A mãe dos bebês, Samila dos Santos, prestou depoimento à Polícia Civil e afirmou que os filhos foram vítimas de negligência durante o período em que estiveram internados. Emocionada, ela pediu justiça e cobrou melhorias no atendimento da unidade.
“Eu perdi dois filhos naquele hospital. O atendimento, a estrutura, tudo tem que melhorar. As crianças têm que ser mais assistidas”, disse em entrevista à TV Difusora.
Bento morreu primeiro. O laudo de óbito aponta insuficiência renal aguda, choque séptico, sepse pulmonar, pneumonia e pneumotórax bilateral. Dois dias depois, Bernardo morreu em decorrência de insuficiência respiratória, bronquiolite e pneumotórax, conforme o laudo médico.
Segundo o promotor de Justiça Herberth Costa, da 1ª Promotoria de Justiça de Defesa da Saúde, o Ministério Público conduz dois inquéritos civis sobre a situação do Hospital da Criança. Um deles apura o aumento no número de mortes registradas nas UTIs e possíveis falhas na assistência aos pacientes. O outro investiga a contratação da empresa piauiense IBMed para administrar as unidades de terapia intensiva, após a substituição da equipe médica que atuava no hospital.
De acordo com o promotor, o MP recebeu denúncias de falta de insumos, déficit de profissionais, precarização da assistência e possíveis casos de negligência médica. Ele afirmou ainda que uma perícia técnica identificou irregularidades no processo licitatório que resultou na contratação da empresa.
“Temos recebido denúncias de falta de insumos, de aumento de mortes e também de uma certa precarização na prestação de serviços médicos nas UTIs, havendo, inclusive, déficit de profissionais para atender à demanda”, afirmou Herberth Costa.
O Ministério Público informou que, em 2025, foram registradas 113 mortes no Hospital da Criança, sendo 101 nas três UTIs da unidade. Em 2024, segundo o órgão, ocorreram 39 óbitos nas UTIs, número que representaria um aumento de 159%.
Nesta terça-feira, equipes do Departamento Nacional de Auditoria do SUS (Denasus), vinculado ao Ministério da Saúde, realizaram uma inspeção no hospital para verificar as denúncias. O diretor do Denasus, Rafael Bruchelas, informou que foram solicitados prontuários médicos, escalas de profissionais, documentos administrativos e a relação de óbitos ocorridos nas UTIs nos últimos 12 meses.
Segundo ele, o material será analisado para verificar se houve falhas na assistência e se a estrutura disponível era compatível com a demanda de pacientes. Caso as denúncias sejam confirmadas, as conclusões da auditoria poderão embasar providências por parte dos órgãos competentes.
“Vamos analisar prontuário por prontuário, a lista de óbitos que aconteceram nas UTIs nos últimos 12 meses e fazer o cruzamento com a escala de profissionais.
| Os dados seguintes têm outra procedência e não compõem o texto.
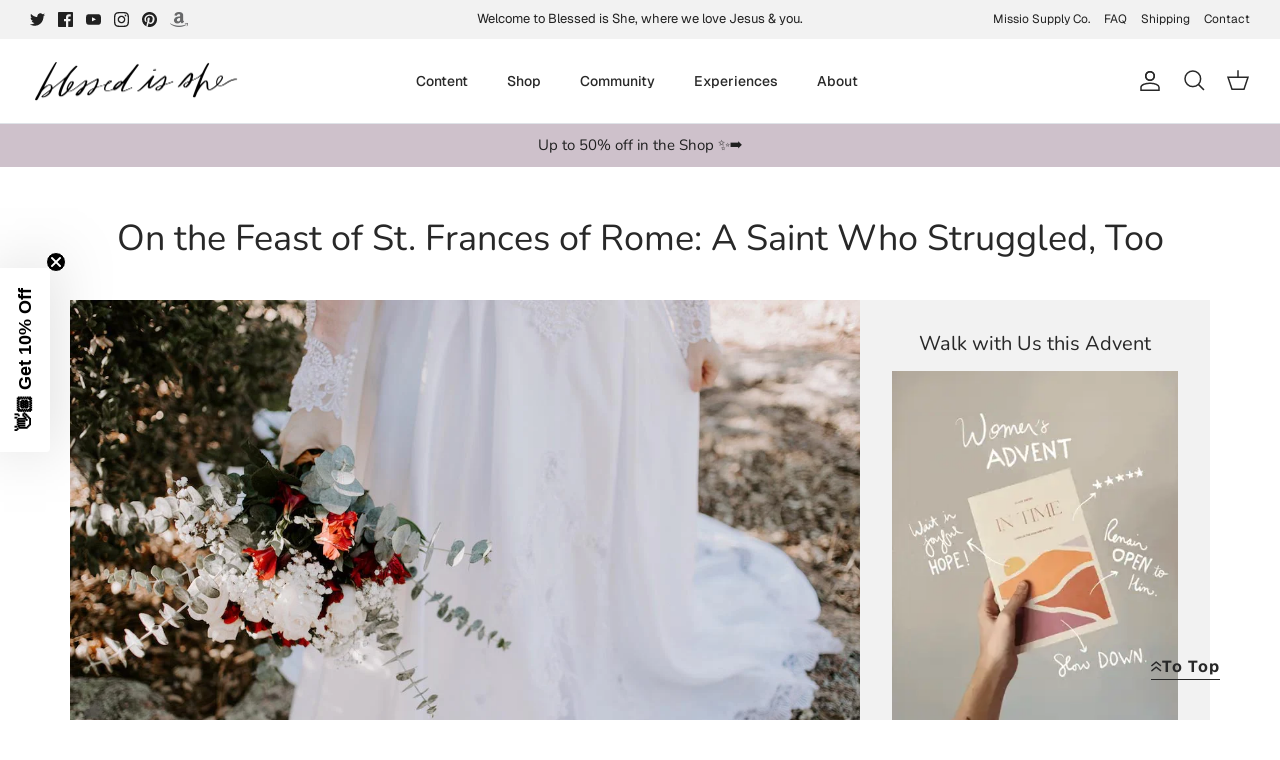

--- FILE ---
content_type: text/json
request_url: https://conf.config-security.com/model
body_size: 86
content:
{"title":"recommendation AI model (keras)","structure":"release_id=0x2f:7c:37:4f:7d:55:23:47:77:25:42:37:34:40:62:4b:5f:2f:7c:77:46:5d:28:77:70:32:54:23:6e;keras;k74wnwqgxgpr97rl6uv7y0djkuejsdmvkhsdtymg5gjxmcd343l2ajq2x2s6qm14wbed190p","weights":"../weights/2f7c374f.h5","biases":"../biases/2f7c374f.h5"}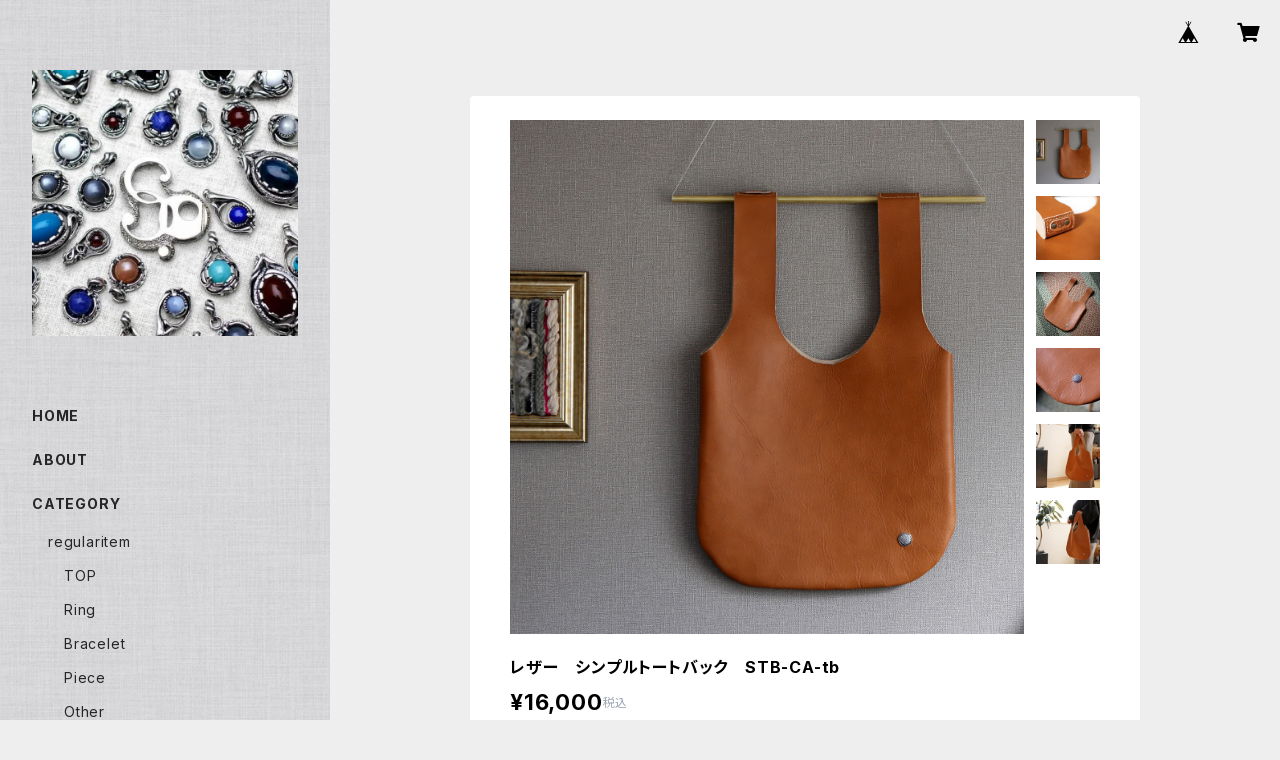

--- FILE ---
content_type: text/html; charset=UTF-8
request_url: https://sploosh.theshop.jp/items/29928867/reviews?format=user&score=all&page=1
body_size: 364
content:
				<li class="review01__listChild">
			<figure class="review01__itemInfo">
				<a href="/items/29570199" class="review01__imgWrap">
					<img src="https://baseec-img-mng.akamaized.net/images/item/origin/cb5ecc65ddf719983b1dff90022d0ee7.jpg?imformat=generic&q=90&im=Resize,width=146,type=normal" alt="OT-2" class="review01__img">
				</a>
				<figcaption class="review01__item">
					<i class="review01__iconImg ico--good"></i>
					<p class="review01__itemName">OT-2</p>
										<time datetime="2023-06-18" class="review01__date">2023/06/18</time>
				</figcaption>
			</figure><!-- /.review01__itemInfo -->
						<p class="review01__comment">画像も素敵でしたが、
実物はそれ以上に素敵なジュエリーでした　
細な作り込みが美しくて、いつまでもながめていられます</p>
									<p class="review01__reply">この度はありがとうございました。どの作品も様々な角度から楽しんでいただけるよう製作しております。手元にて実際に見て頂けたようで嬉しいお言葉もありがとうございます。末長くお楽しみいただけたら幸いです。</p>
					</li>
				<li class="review01__listChild">
			<figure class="review01__itemInfo">
				<a href="/items/54556833" class="review01__imgWrap">
					<img src="https://baseec-img-mng.akamaized.net/images/item/origin/5f433a994cc5d56b520b17713744e668.jpg?imformat=generic&q=90&im=Resize,width=146,type=normal" alt="OSP-4" class="review01__img">
				</a>
				<figcaption class="review01__item">
					<i class="review01__iconImg ico--good"></i>
					<p class="review01__itemName">OSP-4</p>
										<time datetime="2022-06-12" class="review01__date">2022/06/12</time>
				</figcaption>
			</figure><!-- /.review01__itemInfo -->
								</li>
		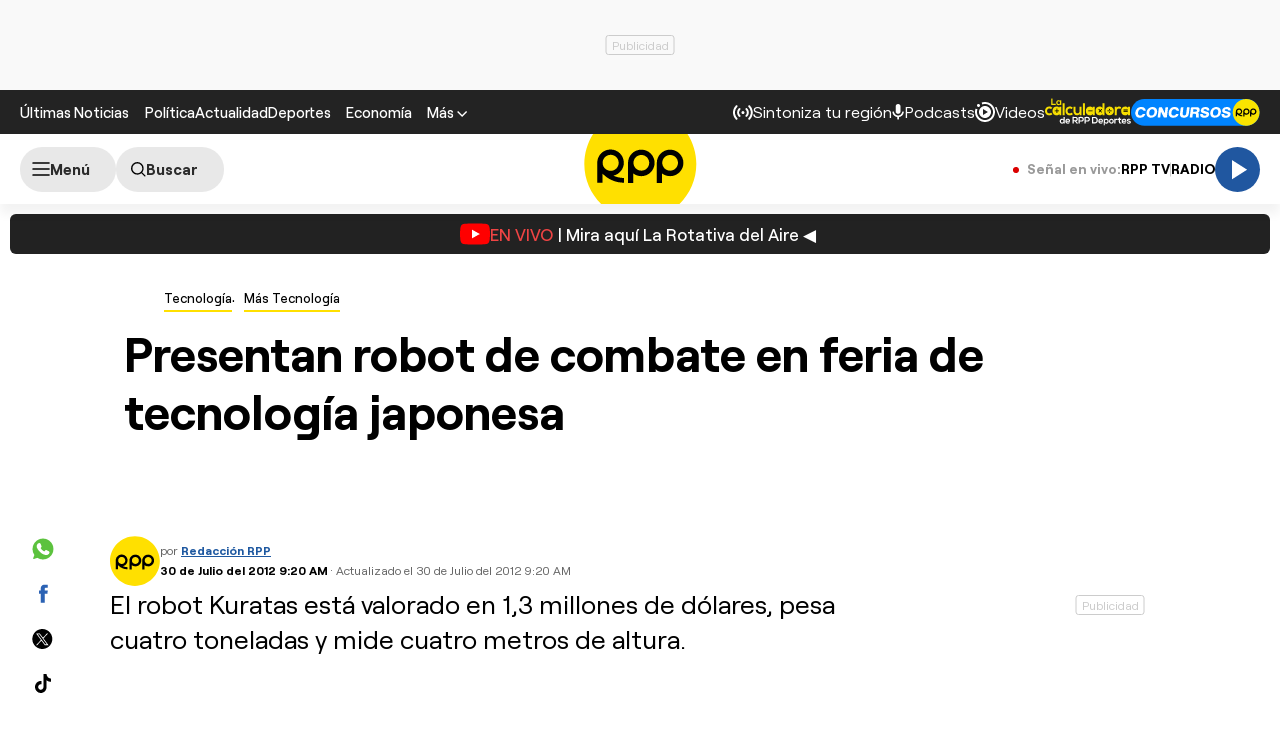

--- FILE ---
content_type: text/html; charset=utf-8
request_url: https://www.google.com/recaptcha/api2/aframe
body_size: 266
content:
<!DOCTYPE HTML><html><head><meta http-equiv="content-type" content="text/html; charset=UTF-8"></head><body><script nonce="mLTQ6XdM3h166Xo5bOYYBA">/** Anti-fraud and anti-abuse applications only. See google.com/recaptcha */ try{var clients={'sodar':'https://pagead2.googlesyndication.com/pagead/sodar?'};window.addEventListener("message",function(a){try{if(a.source===window.parent){var b=JSON.parse(a.data);var c=clients[b['id']];if(c){var d=document.createElement('img');d.src=c+b['params']+'&rc='+(localStorage.getItem("rc::a")?sessionStorage.getItem("rc::b"):"");window.document.body.appendChild(d);sessionStorage.setItem("rc::e",parseInt(sessionStorage.getItem("rc::e")||0)+1);localStorage.setItem("rc::h",'1769345693310');}}}catch(b){}});window.parent.postMessage("_grecaptcha_ready", "*");}catch(b){}</script></body></html>

--- FILE ---
content_type: application/javascript; charset=utf-8
request_url: https://fundingchoicesmessages.google.com/f/AGSKWxWFJcM13PfS9EkL6f1aikjV4m743Cj9IJUUrCWJidXXczo4HmBW-iyjmY8gQu3QOHfm6v0Ra08qxk3kWFuSCeW603B69JuYUn_mgMkzCSuTIMU9r2miVz7vNOGwUuLrlpVU7-PIeeJ3sZ6G9ua_w3QC9DyfPJFwY7pOFQgO78lHGlaebUB8WsyfMxI4/_/storyads./760x120./adssp./img/adv./twgetad3.
body_size: -1288
content:
window['0c085efd-f741-4d02-8c84-df1c373c55fc'] = true;

--- FILE ---
content_type: text/plain; charset=UTF-8
request_url: https://at.teads.tv/fpc?analytics_tag_id=PUB_24690&tfpvi=&gdpr_status=22&gdpr_reason=220&gdpr_consent=&ccpa_consent=&shared_ids=&sv=d656f4a&
body_size: -82
content:
OTlhZjM1ZTgtZjUxZi00OWUzLWI5Y2EtNmUwZTY2OTU3MzBkIy03LTE=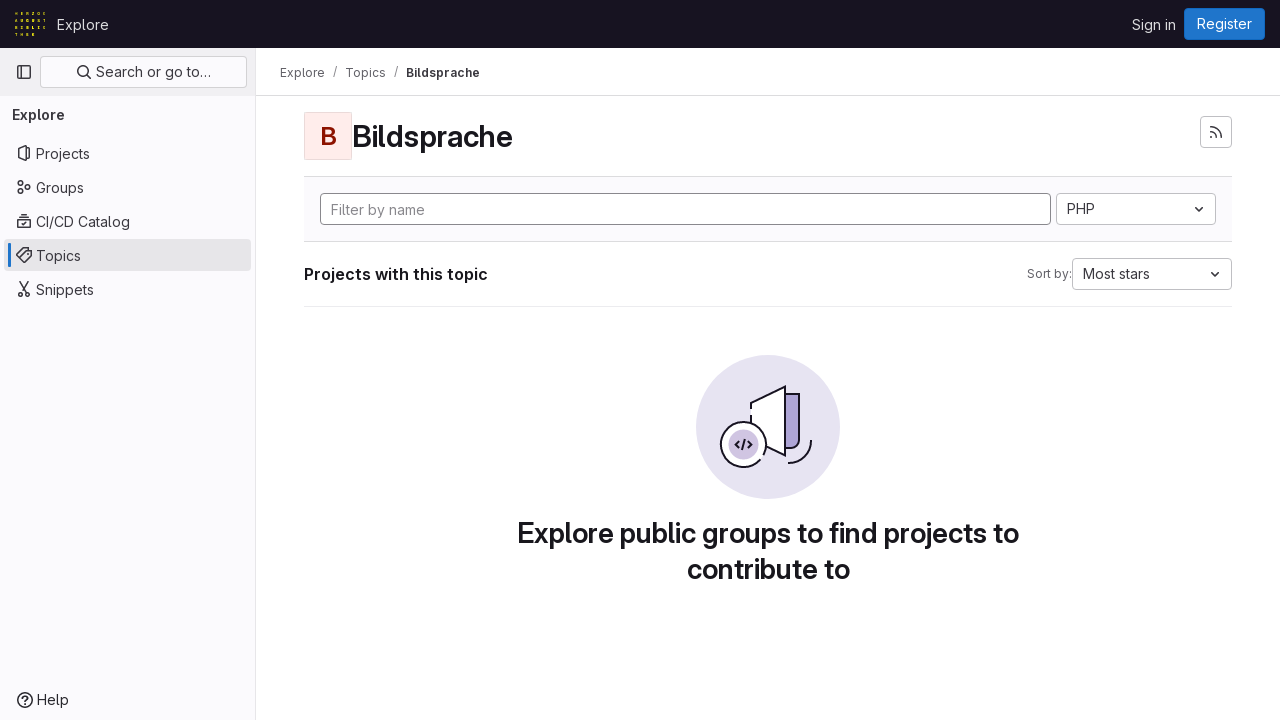

--- FILE ---
content_type: image/svg+xml
request_url: https://git.hab.de/uploads/-/system/appearance/header_logo/1/HAB_Logo_gelb.svg
body_size: 3711
content:
<svg xmlns="http://www.w3.org/2000/svg" viewBox="0 0 140.46 113.79"><defs><style>.cls-1{fill:#fbf312;}</style></defs><title>HAB_Logo_gelb</title><g id="Ebene_2" data-name="Ebene 2"><g id="Ebene_1-2" data-name="Ebene 1"><path class="cls-1" d="M9.93,14H8.13V7.79H2.88V14H1.08V.33h1.8v6H8.13V.33h1.8Z"/><path class="cls-1" d="M35.63,2.28H29.74V6.07H35.3V8H29.74v4.11h6V14h-8.4V.33h8.27Z"/><path class="cls-1" d="M57.33,8.54H55.71V14h-3V.33h5c3.07,0,4.85,1.54,4.85,4.21A3.61,3.61,0,0,1,60.23,8L63,14h-3.3Zm-1.62-2h1.58a1.82,1.82,0,0,0,2.07-2,1.84,1.84,0,0,0-2.07-2H55.71Z"/><path class="cls-1" d="M84.44,2.8h-5.7V.33H88V2.67l-5.9,8.94h6.21V14H78.45V11.71Z"/><path class="cls-1" d="M104.19,7.88V6.49c0-4,1.68-6.49,5.12-6.49s5.12,2.45,5.12,6.49V7.88c0,4-1.68,6.49-5.12,6.49S104.19,11.92,104.19,7.88Zm7.8.06V6.43c0-3.09-.83-4.48-2.68-4.48s-2.69,1.39-2.69,4.48V7.94c0,3.09.83,4.48,2.69,4.48S112,11,112,7.94Z"/><path class="cls-1" d="M130.31,7.8V6.45c0-4,1.78-6.45,5-6.45,3.42,0,4.23,2.63,4.44,4.15L138,4.4a2.84,2.84,0,0,0-2.74-2.85c-1.87,0-3.05,1.19-3.05,5.21v.75c0,3.27.87,5.3,3.05,5.3,2.47,0,3-2.51,3-3.67V8.33h-3.43V6.88h5.08V14h-1.24l-.27-2A3.41,3.41,0,0,1,135,14.37C131.88,14.37,130.31,11.61,130.31,7.8Z"/><path class="cls-1" d="M7.67,43.8H3.32l-1,3.49H0L4.13,33.58H6.88L11,47.29H8.67ZM3.86,41.89H7.13a63.91,63.91,0,0,1-1.59-6.34H5.47A62.12,62.12,0,0,1,3.86,41.89Z"/><path class="cls-1" d="M29.58,33.58v9.33c0,1.35.66,2.22,1.92,2.22s1.81-.89,1.81-2.22V33.58H36.4V43c0,2.9-1.78,4.67-4.89,4.67s-5-1.77-5-4.67V33.58Z"/><path class="cls-1" d="M51.94,41.83V39.12c0-3.67,1.82-5.87,5.49-5.87s5.25,2.36,5.25,4.58l-3.75.69c0-1.39-.44-2.49-1.5-2.49s-1.7.79-1.7,3v2.46c0,2.41.65,3.28,1.85,3.28s1.8-.91,1.8-2.45v-.08H57.49V39.68h5.17v7.61H60.07l-.07-2a3.29,3.29,0,0,1-3.5,2.32C54.16,47.62,51.94,45.92,51.94,41.83Z"/><path class="cls-1" d="M82.05,33.58V43c0,1,.46,1.59,1.33,1.59S84.65,44,84.65,43V33.58h3.79v9.5c0,2.94-2,4.54-5,4.54s-5.16-1.6-5.16-4.54v-9.5Z"/><path class="cls-1" d="M103.84,44l2.57-1.18a3.07,3.07,0,0,0,3.07,2.34c.89,0,2-.39,2-1.49s-.63-1.48-1.7-1.77l-1.83-.51c-2.13-.6-3.5-1.83-3.5-3.88,0-2.55,2-4.23,4.95-4.23,2.45,0,4.27,1,5.08,2.88l-2.32,1.66a3.07,3.07,0,0,0-2.86-2.11c-1.35,0-1.81.7-1.81,1.39s.58,1.36,1.66,1.67l1.87.54c2,.56,3.55,1.54,3.55,4s-1.93,4.36-5.21,4.36A5.47,5.47,0,0,1,103.84,44Z"/><path class="cls-1" d="M140.46,33.58v2h-4v11.7H134V35.59h-4v-2Z"/><path class="cls-1" d="M10.3,70.48A3,3,0,0,1,7.9,73.4a3.11,3.11,0,0,1,2.74,3.32c0,1.78-1.08,3.82-4.52,3.82h-5V66.83H5.8C9.37,66.83,10.3,68.86,10.3,70.48Zm-6.84,2.2H5.54c2,0,2.3-1.1,2.3-2s-.42-2-2.3-2H3.46Zm0,6H5.81a2.1,2.1,0,0,0,2.4-2.22A2,2,0,0,0,6,74.38H3.46Z"/><path class="cls-1" d="M33,69.15v9.08H35.9v2.31H27V78.23h2.9V69.15H27V66.83H35.9v2.32Z"/><path class="cls-1" d="M62.64,70.48A2.94,2.94,0,0,1,60,73.36a3.07,3.07,0,0,1,2.89,3.22c0,1.86-1.19,4-4.73,4h-5.6V66.83h5.5C61.7,66.83,62.64,68.86,62.64,70.48Zm-6.33,1.91h1a1.32,1.32,0,0,0,1.49-1.5,1.31,1.31,0,0,0-1.49-1.45h-1Zm0,5.55h1.16a1.52,1.52,0,0,0,1.58-1.68,1.47,1.47,0,0,0-1.58-1.63H56.31Z"/><path class="cls-1" d="M82.7,66.83V77.45h5.41v3.09H79V66.83Z"/><path class="cls-1" d="M110.82,69.15v9.08h2.93v2.31h-8.88V78.23h2.89V69.15h-2.89V66.83h8.88v2.32Z"/><path class="cls-1" d="M130.14,74.38V73c0-4,1.68-6.49,5.12-6.49S140.38,69,140.38,73v1.39c0,4-1.68,6.49-5.12,6.49S130.14,78.42,130.14,74.38Zm7.81.06V72.93c0-3.09-.84-4.48-2.69-4.48s-2.68,1.39-2.68,4.48v1.51c0,3.09.83,4.48,2.68,4.48S138,77.53,138,74.44Z"/><path class="cls-1" d="M10.7,100.08v1.54H6.39v12.17H4.58V101.62H.27v-1.54Z"/><path class="cls-1" d="M36.05,113.79H33.68v-6H29.24v6H26.86V100.08h2.38v5.77h4.44v-5.77h2.37Z"/><path class="cls-1" d="M61.72,102.49H56.21v3.11h5.18V108H56.21v3.42h5.64v2.41H53.18V100.08h8.54Z"/><path class="cls-1" d="M82.76,107.65l-1.12,1.8v4.34h-3V100.08h3V106l3.54-5.93h3.45l-3.55,5.47L89,113.79H85.54Z"/></g></g></svg>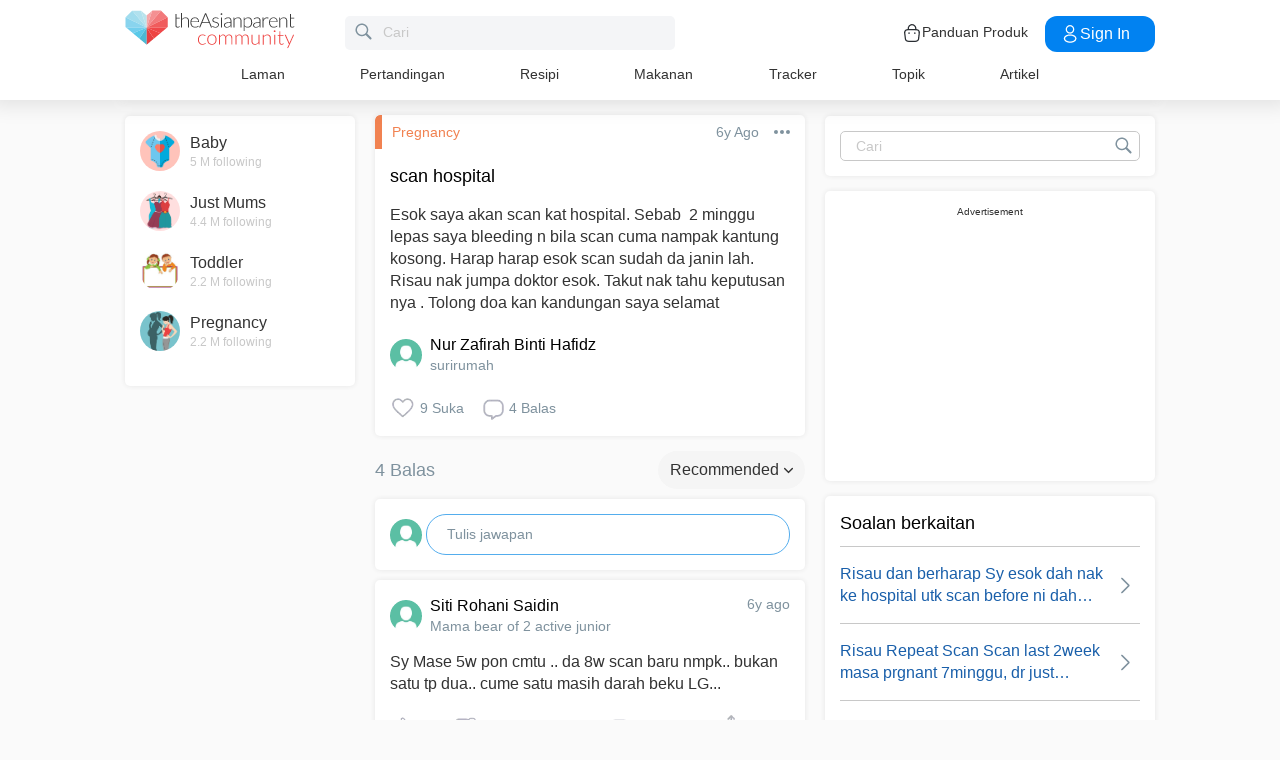

--- FILE ---
content_type: text/html; charset=utf-8
request_url: https://www.google.com/recaptcha/api2/aframe
body_size: 268
content:
<!DOCTYPE HTML><html><head><meta http-equiv="content-type" content="text/html; charset=UTF-8"></head><body><script nonce="1fsG_4Cp_0BVrLqB_jbP6w">/** Anti-fraud and anti-abuse applications only. See google.com/recaptcha */ try{var clients={'sodar':'https://pagead2.googlesyndication.com/pagead/sodar?'};window.addEventListener("message",function(a){try{if(a.source===window.parent){var b=JSON.parse(a.data);var c=clients[b['id']];if(c){var d=document.createElement('img');d.src=c+b['params']+'&rc='+(localStorage.getItem("rc::a")?sessionStorage.getItem("rc::b"):"");window.document.body.appendChild(d);sessionStorage.setItem("rc::e",parseInt(sessionStorage.getItem("rc::e")||0)+1);localStorage.setItem("rc::h",'1769018229221');}}}catch(b){}});window.parent.postMessage("_grecaptcha_ready", "*");}catch(b){}</script></body></html>

--- FILE ---
content_type: application/javascript; charset=utf-8
request_url: https://fundingchoicesmessages.google.com/f/AGSKWxWXU1DY3-lOayfVyLIXqpf3TsjteM_cfhi87LzZ1Oqa9IqsJNPKdZoDyooOgMauiAmDzYgL_q1pI0vEjRRSkcLuTPbp0KSOM7jkNRKisI90uHQ4HkvSqhonUJ79_jPXAiZOP-N94mmH0m979n4aFtjog4L-XDH7b84MqIqWoTRaEt0IUwanY6Q5pIWK/_.com/adv?/advert1.-ads-prod/_article_ad-/ads_door.
body_size: -1293
content:
window['a8efd249-fbb5-4a44-912b-a986ae2c79db'] = true;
Se as denúncias se confirmarem, a resposta precisa ser à altura”, declarou Rafael Bruchelas.
O Conselho Regional de Medicina do Maranhão também acompanha a situação. Em nota, o CRM-MA informou que aguarda o avanço das apurações e que adotará as medidas cabíveis caso sejam identificados indícios que justifiquem a atuação da entidade.
Em nota, a Secretaria Municipal de Saúde (Semus) contestou os dados apresentados pelo Ministério Público. A pasta afirmou que não houve aumento de 159% nas mortes das UTIs e informou que os registros oficiais apontam 86 óbitos em 2024 e 79 em 2025, o que representaria uma redução de 8,2%. A secretaria também declarou que ampliou a capacidade do Hospital da Criança, com aumento de leitos, atendimentos e internações, e sustentou que a unidade atende aos parâmetros técnicos e legais.
Enquanto os órgãos de controle avançam nas investigações, Samila diz esperar que a morte dos filhos resulte em mudanças na assistência prestada pelo hospital.
“Eu peço justiça pelos meus filhos. Não quero mídia nem dinheiro. Quero que outras mães não passem pelo que eu passei. Que melhorem aquele hospital e coloquem profissionais capacitados, que realmente queiram salvar vidas”, concluiu.